This published paper, ‘The London Coffee Bar of the 1950s - teenage occupation of an amateur space?’ presented at the OCCUPATION: Negotiations With Constructed Space Conference at the University of Brighton (2-4 July, 2009, http://arts.brighton.ac.uk/research/office-for-spatial-research/news-and-events/occupation) challenged received descriptions of this area of design history that is frequently mentioned in academic discussions of the 1950s.
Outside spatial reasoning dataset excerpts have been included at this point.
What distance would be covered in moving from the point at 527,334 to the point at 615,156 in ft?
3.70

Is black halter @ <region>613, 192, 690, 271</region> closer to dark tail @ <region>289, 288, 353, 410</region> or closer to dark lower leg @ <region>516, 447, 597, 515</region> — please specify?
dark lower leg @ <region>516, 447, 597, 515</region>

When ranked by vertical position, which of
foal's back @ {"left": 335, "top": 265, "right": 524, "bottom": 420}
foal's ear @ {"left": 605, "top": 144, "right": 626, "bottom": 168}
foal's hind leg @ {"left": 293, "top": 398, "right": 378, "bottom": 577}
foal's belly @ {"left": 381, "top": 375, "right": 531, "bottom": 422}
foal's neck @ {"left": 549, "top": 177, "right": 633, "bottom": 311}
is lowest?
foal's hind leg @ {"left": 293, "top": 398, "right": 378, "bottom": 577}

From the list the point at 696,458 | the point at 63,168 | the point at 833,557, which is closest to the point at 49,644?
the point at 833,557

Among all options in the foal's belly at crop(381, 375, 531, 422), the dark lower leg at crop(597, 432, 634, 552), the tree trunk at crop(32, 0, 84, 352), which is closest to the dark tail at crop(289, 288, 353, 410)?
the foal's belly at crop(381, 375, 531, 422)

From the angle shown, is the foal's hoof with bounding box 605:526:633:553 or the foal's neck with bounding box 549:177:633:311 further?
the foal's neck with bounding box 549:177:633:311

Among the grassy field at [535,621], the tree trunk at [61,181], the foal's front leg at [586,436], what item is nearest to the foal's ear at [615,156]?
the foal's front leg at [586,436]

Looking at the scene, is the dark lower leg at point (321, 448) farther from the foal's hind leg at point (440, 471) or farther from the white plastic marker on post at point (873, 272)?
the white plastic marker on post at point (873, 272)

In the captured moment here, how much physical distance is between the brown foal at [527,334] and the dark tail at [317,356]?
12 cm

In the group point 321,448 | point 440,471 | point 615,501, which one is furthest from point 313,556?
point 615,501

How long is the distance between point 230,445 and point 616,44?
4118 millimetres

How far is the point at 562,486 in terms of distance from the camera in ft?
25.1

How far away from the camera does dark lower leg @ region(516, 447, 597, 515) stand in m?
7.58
As part of the conference aim of opening up questions about the relationship between people and constructed space through explorations of the frictions and negotiations underlying forms of inhabitation, Partington’s paper invokes Andrew Jackson’s critique of the modernist position of the universal meaning of an object, with its contention that the act of consumption is a key determinant of meaning.
Thus the paper argued that the stereotype of a homogeneous, generic, coffee bar should be replaced by an appreciation of the heterogeneity of ‘coffee bars’, both in terms of their design, but, more significantly, in the range of their clientele and designers. Whereas contemporary and later writers described these bars as teenage spaces, they functioned rather as spaces whose inhabitation changed throughout the day, depending on audience, time of day or night and location. Often designed by amateurs, their degree of success was partly attributable to the disinclination of architects to work on them. The paper also demonstrated the extent to which interior design in the 1950s was seen as of secondary importance to the architectural façade of a building.
The paper was published as part of the conference proceedings in Meade, Diaz and Cruz (eds), OCCUPATION: Negotiations With Constructed Space (University of Brighton, 2013).